The NBA world was shaken by a truly bizarre decision from the North on Wednesday as the Timberwolves dismissed President of Basketball Operations Gersson Rosas, just 12 days before the Wolves' preseason opener.
On top of the move being strangely-timed, it seems to have caught basically everyone off-guard considering Rosas joined Minnesota just over two years ago and the team is still in rebuilding mode. Rosas made a trade on the Wolves' behalf less than a month ago.
T-Wolves star Karl-Anthony Towns sure was confused by the decision:
So, pure chaos in Minnesota. Got it. How does this affect the Sixers?
It's a little intertwined, and could go one of two ways.
In the "this hurts the Sixers" camp, we have the loss of Sixers President of Basketball Operations Daryl Morey's relationship with Rosas. During their time together in Houston, Rosas was Morey's right-hand man. The people who run basketball teams don't make moves solely based on who they're friends with, but it certainly doesn't hurt to be buddy-buddy with a GM when you're trying to trade your disgruntled All-Star.

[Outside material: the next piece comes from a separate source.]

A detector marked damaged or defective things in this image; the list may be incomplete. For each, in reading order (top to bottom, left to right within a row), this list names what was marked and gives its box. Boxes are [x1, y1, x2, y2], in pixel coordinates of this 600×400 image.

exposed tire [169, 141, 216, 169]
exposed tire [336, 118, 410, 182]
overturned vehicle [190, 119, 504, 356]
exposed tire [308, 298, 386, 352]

Now for the "this helps the Sixers" camp. It sounded through multiple reports like Rosas and the Timberwolves weren't exactly interested in sending the Sixers any of their core players - Towns, D'Angelo Russell, or Anthony Edwards - so maybe that was more of a pipe dream. Maybe this shakeup leads to installing a leadership group that is more willing to part with one or more core pieces in a potential Simmons trade.

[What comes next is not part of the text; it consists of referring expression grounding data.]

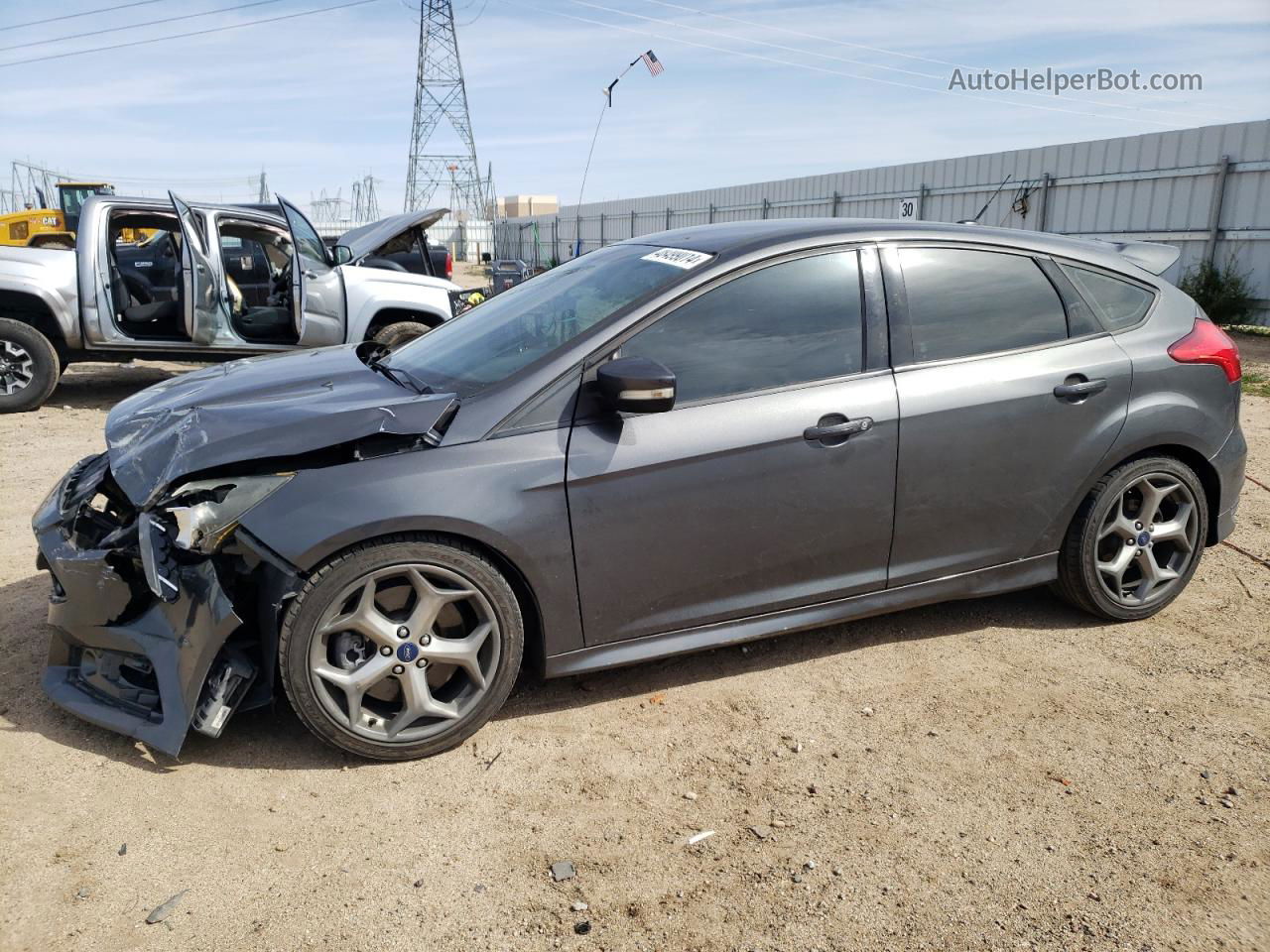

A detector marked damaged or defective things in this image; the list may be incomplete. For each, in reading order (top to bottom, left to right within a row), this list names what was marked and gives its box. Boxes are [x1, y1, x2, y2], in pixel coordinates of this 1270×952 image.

crushed front bumper [33, 454, 241, 762]
damaged front end [35, 454, 300, 762]
damaged headlight [155, 474, 293, 555]
crumpled hood [106, 345, 456, 508]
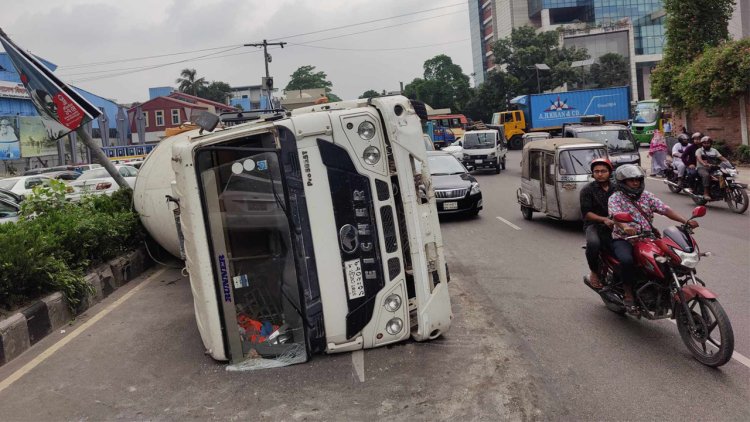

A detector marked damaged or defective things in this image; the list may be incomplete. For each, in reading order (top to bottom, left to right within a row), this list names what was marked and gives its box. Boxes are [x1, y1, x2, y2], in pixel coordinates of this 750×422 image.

damaged windshield [198, 146, 310, 370]
overturned white truck [134, 95, 452, 366]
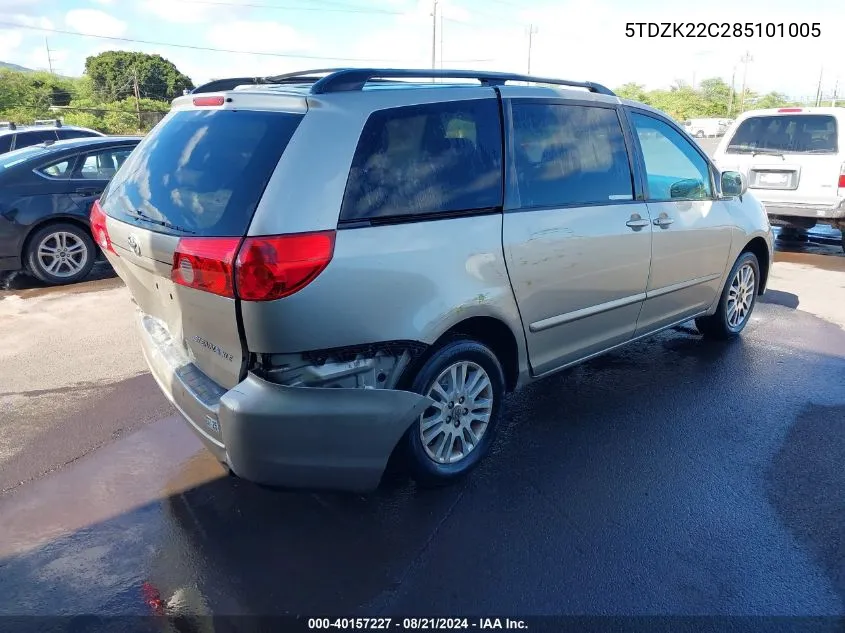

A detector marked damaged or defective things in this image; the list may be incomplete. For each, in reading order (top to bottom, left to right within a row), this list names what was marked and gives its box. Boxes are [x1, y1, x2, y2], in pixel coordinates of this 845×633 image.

rear bumper damage [138, 312, 432, 494]
damaged rear bumper [138, 312, 432, 494]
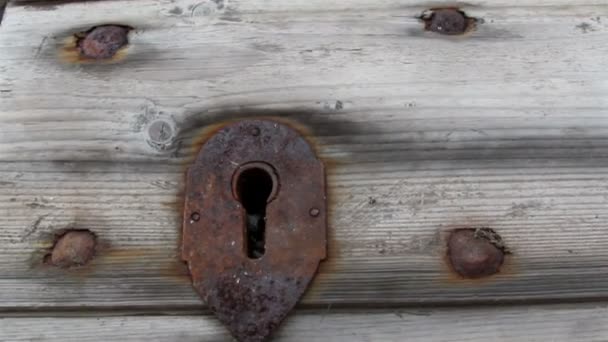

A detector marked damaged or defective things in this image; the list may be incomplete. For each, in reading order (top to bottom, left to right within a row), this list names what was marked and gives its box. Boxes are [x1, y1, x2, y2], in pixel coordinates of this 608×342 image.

rusty bolt head [428, 8, 470, 35]
rusted metal surface [426, 8, 472, 35]
rusty nail head [428, 8, 470, 35]
rusted metal surface [76, 25, 130, 59]
rusty bolt head [78, 24, 130, 58]
rusty nail head [78, 25, 130, 59]
corroded iron [183, 119, 328, 340]
rusty nail head [183, 119, 328, 340]
rusty lock plate [183, 119, 328, 342]
rusted metal surface [183, 119, 328, 342]
rusted metal surface [48, 231, 96, 268]
rusty bolt head [50, 231, 96, 268]
rusty nail head [49, 231, 97, 268]
rusty bolt head [446, 227, 504, 278]
rusty nail head [446, 228, 504, 280]
rusted metal surface [448, 228, 506, 280]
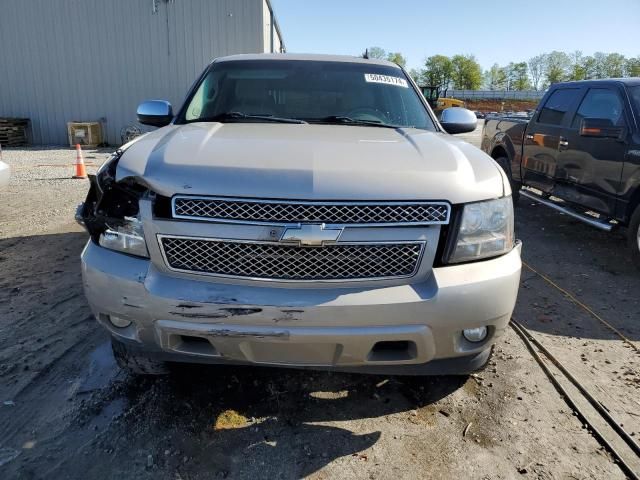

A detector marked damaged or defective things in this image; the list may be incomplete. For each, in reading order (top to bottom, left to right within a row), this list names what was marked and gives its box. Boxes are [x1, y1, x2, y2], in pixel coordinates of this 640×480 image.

crumpled hood [116, 123, 504, 203]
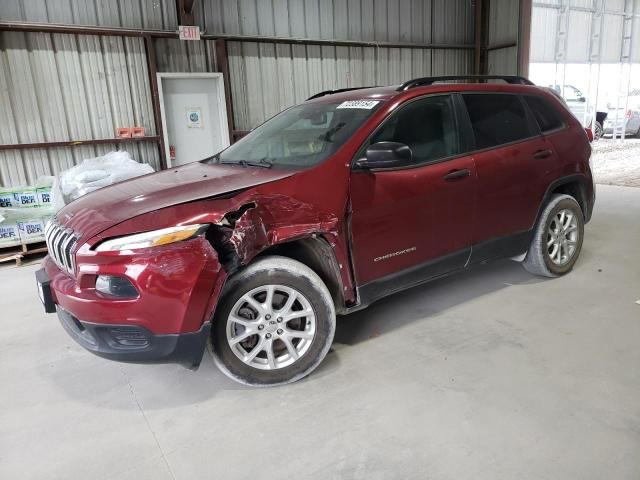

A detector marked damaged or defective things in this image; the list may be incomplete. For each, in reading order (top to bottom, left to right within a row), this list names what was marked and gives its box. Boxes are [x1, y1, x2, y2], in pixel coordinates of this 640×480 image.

damaged jeep cherokee [35, 77, 596, 388]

It's also vaguely possible this move doesn't affect the Sixers' Simmons trade discussions much at all, but I'd imagine the impact will be felt in front offices around the league.

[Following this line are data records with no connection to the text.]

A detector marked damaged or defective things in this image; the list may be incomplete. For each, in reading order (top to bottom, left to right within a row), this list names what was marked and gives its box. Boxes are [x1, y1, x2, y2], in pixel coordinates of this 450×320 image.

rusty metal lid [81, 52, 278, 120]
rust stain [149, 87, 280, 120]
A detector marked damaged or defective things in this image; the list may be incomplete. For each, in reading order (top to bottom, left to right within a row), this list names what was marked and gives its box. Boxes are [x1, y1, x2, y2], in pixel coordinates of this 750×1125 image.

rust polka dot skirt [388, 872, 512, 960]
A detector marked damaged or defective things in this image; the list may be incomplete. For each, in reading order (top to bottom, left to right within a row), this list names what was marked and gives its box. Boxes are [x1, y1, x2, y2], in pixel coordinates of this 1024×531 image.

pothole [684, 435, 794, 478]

There's also this little nugget from Bleacher Report's Jake Fischer, who reports that league sources indicate the new Timberwolves ownership group has an eye on Sixers general manager Elton Brand as their next person in charge of basketball operations:
Since Brand has largely been relegated to a consultant on Morey's moves as the main guy in charge, perhaps he'd be interested in a fresh start elsewhere to try his hand again at running a team.
Ultimately, what this does for the Sixers (and for the Wolves) remains to be seen. But at least for now, the Summer of Simmons is not the biggest circus in the NBA.